───── DOCUMENT EXCERPT

84% of American voters are eligible to vote by mail in the 2020 election, according to a Washington Post analysis. Trump has repeatedly dismissed the validity of mail-in voting despite the U.S. intelligence community insisting that there is no evidence of fraud in mail-in voting. The actions of his new postmaster general have themselves served as deliberate sabotage by maiming that department and slowing it down at every turn. Trump may be right in calling this a rigged election, but not for the reasons he claims. It’s being rigged, in part, by changes to the post office to disrupt mail-in ballots while simultaneously claiming that mail-in ballots will be rife with fraud or shouldn’t be counted after Election Day, all in order to set the stage for not accepting the results. 

Trump will only accept the results if he wins

In March, Trump told Fox & Friends that Democrats want “levels of voting that, if you ever agreed to it, you’d never have a Republican elected in this country again.” By dismissing the validity of votes counted after Election Day, Trump is setting the stage for not conceding, and admitting that more people having their vote counted would be bad for him. Regarding the likelihood of voter fraud, The Atlantic put it this way, “An authoritative report by the Brennan Center for Justice, a nonpartisan think tank, calculated the rate of voter fraud in three elections at between 0.0003 percent and 0.0025 percent. Another investigation, from Justin Levitt at Loyola Law School, turned up 31 credible allegations of voter impersonation out of more than 1 billion votes cast in the United States from 2000 to 2014. Judges in voting-rights cases have made comparable findings of fact.”

──────────

TASKS
A: According to the mail-in voting article, what percentage of American voters are eligible to vote by mail in the 2020 election?
B: Repeat the part of the mail-in voting article that opens with the words containing "84% of American" and closes with "accepting the results.".
C: Say whether each statement agrees with the mail-in voting article, answering yes or no and quoting the words from the article that decide it: (i) The Brennan Center for Justice is described as a nonpartisan think tank. (ii) Trump spoke to Fox & Friends in April. (iii) The investigation by Justin Levitt came from Loyola Law School.

───── INFORMATION SUPPLIED

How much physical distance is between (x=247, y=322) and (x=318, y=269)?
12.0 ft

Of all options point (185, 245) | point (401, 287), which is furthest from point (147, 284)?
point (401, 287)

──────────

ANSWERS FOR THE TASKS
A: 84%

B:
84% of American voters are eligible to vote by mail in the 2020 election, according to a Washington Post analysis. Trump has repeatedly dismissed the validity of mail-in voting despite the U.S. intelligence community insisting that there is no evidence of fraud in mail-in voting. The actions of his new postmaster general have themselves served as deliberate sabotage by maiming that department and slowing it down at every turn. Trump may be right in calling this a rigged election, but not for the reasons he claims. It’s being rigged, in part, by changes to the post office to disrupt mail-in ballots while simultaneously claiming that mail-in ballots will be rife with fraud or shouldn’t be counted after Election Day, all in order to set the stage for not accepting the results.

C:
(i) Yes: "the Brennan Center for Justice, a nonpartisan think tank"
(ii) No: "In March, Trump told Fox & Friends"
(iii) Yes: "Another investigation, from Justin Levitt at Loyola Law School"